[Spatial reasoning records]
— Begin —

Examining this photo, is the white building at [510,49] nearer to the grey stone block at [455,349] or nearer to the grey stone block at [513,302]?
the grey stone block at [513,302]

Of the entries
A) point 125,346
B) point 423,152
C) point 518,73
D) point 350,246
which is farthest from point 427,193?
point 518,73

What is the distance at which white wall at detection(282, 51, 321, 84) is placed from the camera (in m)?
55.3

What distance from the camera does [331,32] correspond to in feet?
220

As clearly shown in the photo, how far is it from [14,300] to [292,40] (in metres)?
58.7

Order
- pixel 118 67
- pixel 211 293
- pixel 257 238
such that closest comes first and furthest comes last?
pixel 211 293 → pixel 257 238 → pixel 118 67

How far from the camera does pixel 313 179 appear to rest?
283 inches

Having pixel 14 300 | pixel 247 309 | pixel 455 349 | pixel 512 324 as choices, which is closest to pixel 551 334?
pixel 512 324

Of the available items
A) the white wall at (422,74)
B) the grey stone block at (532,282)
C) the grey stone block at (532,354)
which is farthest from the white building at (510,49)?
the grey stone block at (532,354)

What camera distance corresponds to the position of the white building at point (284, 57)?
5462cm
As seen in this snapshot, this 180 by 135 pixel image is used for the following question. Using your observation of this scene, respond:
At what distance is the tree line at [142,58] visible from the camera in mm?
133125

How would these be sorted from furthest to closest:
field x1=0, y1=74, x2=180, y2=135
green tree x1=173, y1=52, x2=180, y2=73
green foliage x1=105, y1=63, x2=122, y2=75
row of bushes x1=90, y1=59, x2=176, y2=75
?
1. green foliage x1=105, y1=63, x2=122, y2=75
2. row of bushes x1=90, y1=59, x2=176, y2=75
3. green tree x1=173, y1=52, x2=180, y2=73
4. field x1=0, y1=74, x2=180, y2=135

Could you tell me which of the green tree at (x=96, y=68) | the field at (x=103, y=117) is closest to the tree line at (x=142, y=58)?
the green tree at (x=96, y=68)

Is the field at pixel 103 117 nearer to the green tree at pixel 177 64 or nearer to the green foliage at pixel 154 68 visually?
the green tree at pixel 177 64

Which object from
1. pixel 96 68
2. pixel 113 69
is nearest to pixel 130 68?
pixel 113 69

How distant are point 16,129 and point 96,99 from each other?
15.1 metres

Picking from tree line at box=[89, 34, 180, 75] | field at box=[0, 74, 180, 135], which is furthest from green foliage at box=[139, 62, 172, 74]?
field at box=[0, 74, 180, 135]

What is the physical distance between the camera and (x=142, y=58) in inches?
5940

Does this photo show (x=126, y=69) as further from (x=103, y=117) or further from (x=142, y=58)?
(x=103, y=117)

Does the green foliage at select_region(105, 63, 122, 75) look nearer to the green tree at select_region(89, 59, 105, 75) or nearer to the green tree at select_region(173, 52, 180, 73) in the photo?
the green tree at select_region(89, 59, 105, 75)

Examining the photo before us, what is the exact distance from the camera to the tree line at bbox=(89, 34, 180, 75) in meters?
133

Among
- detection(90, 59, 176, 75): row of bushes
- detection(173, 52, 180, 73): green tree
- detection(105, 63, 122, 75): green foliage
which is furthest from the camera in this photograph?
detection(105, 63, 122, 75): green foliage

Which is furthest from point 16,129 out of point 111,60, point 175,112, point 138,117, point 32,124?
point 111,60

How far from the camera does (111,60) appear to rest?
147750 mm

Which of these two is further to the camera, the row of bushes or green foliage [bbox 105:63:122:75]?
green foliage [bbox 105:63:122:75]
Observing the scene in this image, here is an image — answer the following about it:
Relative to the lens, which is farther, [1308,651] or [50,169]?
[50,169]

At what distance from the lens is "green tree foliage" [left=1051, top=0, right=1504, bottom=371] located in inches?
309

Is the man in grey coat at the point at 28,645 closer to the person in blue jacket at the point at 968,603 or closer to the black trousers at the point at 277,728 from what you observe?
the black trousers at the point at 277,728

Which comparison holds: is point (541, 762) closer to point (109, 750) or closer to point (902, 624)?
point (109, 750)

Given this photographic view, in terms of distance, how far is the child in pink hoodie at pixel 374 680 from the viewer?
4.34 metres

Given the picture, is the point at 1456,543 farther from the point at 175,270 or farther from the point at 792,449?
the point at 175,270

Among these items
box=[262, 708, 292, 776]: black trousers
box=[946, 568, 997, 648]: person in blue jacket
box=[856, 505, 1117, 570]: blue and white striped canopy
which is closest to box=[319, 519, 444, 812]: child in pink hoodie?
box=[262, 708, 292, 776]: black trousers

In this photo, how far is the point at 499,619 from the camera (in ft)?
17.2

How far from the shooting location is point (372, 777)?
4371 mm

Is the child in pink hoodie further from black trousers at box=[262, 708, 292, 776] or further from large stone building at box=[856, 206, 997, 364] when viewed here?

— End —

**GIVEN EXERCISE**
Copy all of the data above word for word, keeping every line and its order unchanged.

**TASK RESPONSE**
Examining this photo, is the white building at [510,49] nearer to the grey stone block at [455,349] or nearer to the grey stone block at [513,302]?
the grey stone block at [513,302]

Of the entries
A) point 125,346
B) point 423,152
C) point 518,73
D) point 350,246
which is farthest from point 427,193?
point 518,73

What is the distance at which white wall at detection(282, 51, 321, 84) is placed from the camera (in m)?
55.3

What distance from the camera does [331,32] correspond to in feet?
220

As clearly shown in the photo, how far is it from [14,300] to [292,40] (in metres)?
58.7

Order
- pixel 118 67
- pixel 211 293
- pixel 257 238
such that closest comes first and furthest comes last?
pixel 211 293 → pixel 257 238 → pixel 118 67

How far from the camera does pixel 313 179 appear to rest?
283 inches

Having pixel 14 300 | pixel 247 309 | pixel 455 349 | pixel 512 324 as choices, which is closest to pixel 551 334?
pixel 512 324

Of the available items
A) the white wall at (422,74)
B) the grey stone block at (532,282)
C) the grey stone block at (532,354)
which is farthest from the white building at (510,49)?
the grey stone block at (532,354)

What camera distance corresponds to the position of the white building at point (284, 57)?
5462cm
As seen in this snapshot, this 180 by 135 pixel image is used for the following question. Using your observation of this scene, respond:
At what distance is the tree line at [142,58] visible from the camera in mm?
133125

How would these be sorted from furthest to closest:
field x1=0, y1=74, x2=180, y2=135
green tree x1=173, y1=52, x2=180, y2=73
green foliage x1=105, y1=63, x2=122, y2=75
row of bushes x1=90, y1=59, x2=176, y2=75
?
1. green foliage x1=105, y1=63, x2=122, y2=75
2. row of bushes x1=90, y1=59, x2=176, y2=75
3. green tree x1=173, y1=52, x2=180, y2=73
4. field x1=0, y1=74, x2=180, y2=135

Could you tell me which of the green tree at (x=96, y=68) | the field at (x=103, y=117) is closest to the tree line at (x=142, y=58)?
the green tree at (x=96, y=68)

Is the field at pixel 103 117 nearer to the green tree at pixel 177 64 or nearer to the green foliage at pixel 154 68 visually?
the green tree at pixel 177 64

Which object from
1. pixel 96 68
2. pixel 113 69
is nearest to pixel 130 68?
pixel 113 69

How distant are point 16,129 and point 96,99 from each other?
15.1 metres

Picking from tree line at box=[89, 34, 180, 75] | field at box=[0, 74, 180, 135], which is furthest from green foliage at box=[139, 62, 172, 74]?
field at box=[0, 74, 180, 135]

What is the physical distance between the camera and (x=142, y=58) in inches?
5940

Does this photo show (x=126, y=69) as further from (x=103, y=117) or further from (x=142, y=58)?
(x=103, y=117)

Does the green foliage at select_region(105, 63, 122, 75) look nearer to the green tree at select_region(89, 59, 105, 75) or nearer to the green tree at select_region(173, 52, 180, 73) in the photo?
the green tree at select_region(89, 59, 105, 75)

Examining the photo before us, what is the exact distance from the camera to the tree line at bbox=(89, 34, 180, 75) in meters?
133

Among
- detection(90, 59, 176, 75): row of bushes
- detection(173, 52, 180, 73): green tree
- detection(105, 63, 122, 75): green foliage
which is furthest from the camera in this photograph?
detection(105, 63, 122, 75): green foliage

Which is furthest from point 16,129 out of point 111,60, point 175,112, point 138,117, point 32,124?
point 111,60

How far from the camera does (111,60) appear to rest?
147750 mm

Which of these two is further to the camera, the row of bushes or green foliage [bbox 105:63:122:75]?
green foliage [bbox 105:63:122:75]
Observing the scene in this image, here is an image — answer the following about it:
Relative to the lens, which is farther, [1308,651] or [50,169]?
[50,169]

At what distance from the lens is "green tree foliage" [left=1051, top=0, right=1504, bottom=371] located in inches?
309

Is the man in grey coat at the point at 28,645 closer to the person in blue jacket at the point at 968,603 or closer to the black trousers at the point at 277,728 from what you observe?
the black trousers at the point at 277,728

Which comparison holds: is point (541, 762) closer to point (109, 750) or closer to point (902, 624)?
point (109, 750)

Given this photographic view, in terms of distance, how far is the child in pink hoodie at pixel 374 680 from the viewer?
4.34 metres

Given the picture, is the point at 1456,543 farther from the point at 175,270 or farther from the point at 792,449?
the point at 175,270

Among these items
box=[262, 708, 292, 776]: black trousers
box=[946, 568, 997, 648]: person in blue jacket
box=[856, 505, 1117, 570]: blue and white striped canopy
which is closest to box=[319, 519, 444, 812]: child in pink hoodie?
box=[262, 708, 292, 776]: black trousers

In this photo, how far is the point at 499,619 from the camera (in ft)?
17.2

How far from the shooting location is point (372, 777)?
4371 mm

Is the child in pink hoodie further from black trousers at box=[262, 708, 292, 776] or further from large stone building at box=[856, 206, 997, 364] when viewed here?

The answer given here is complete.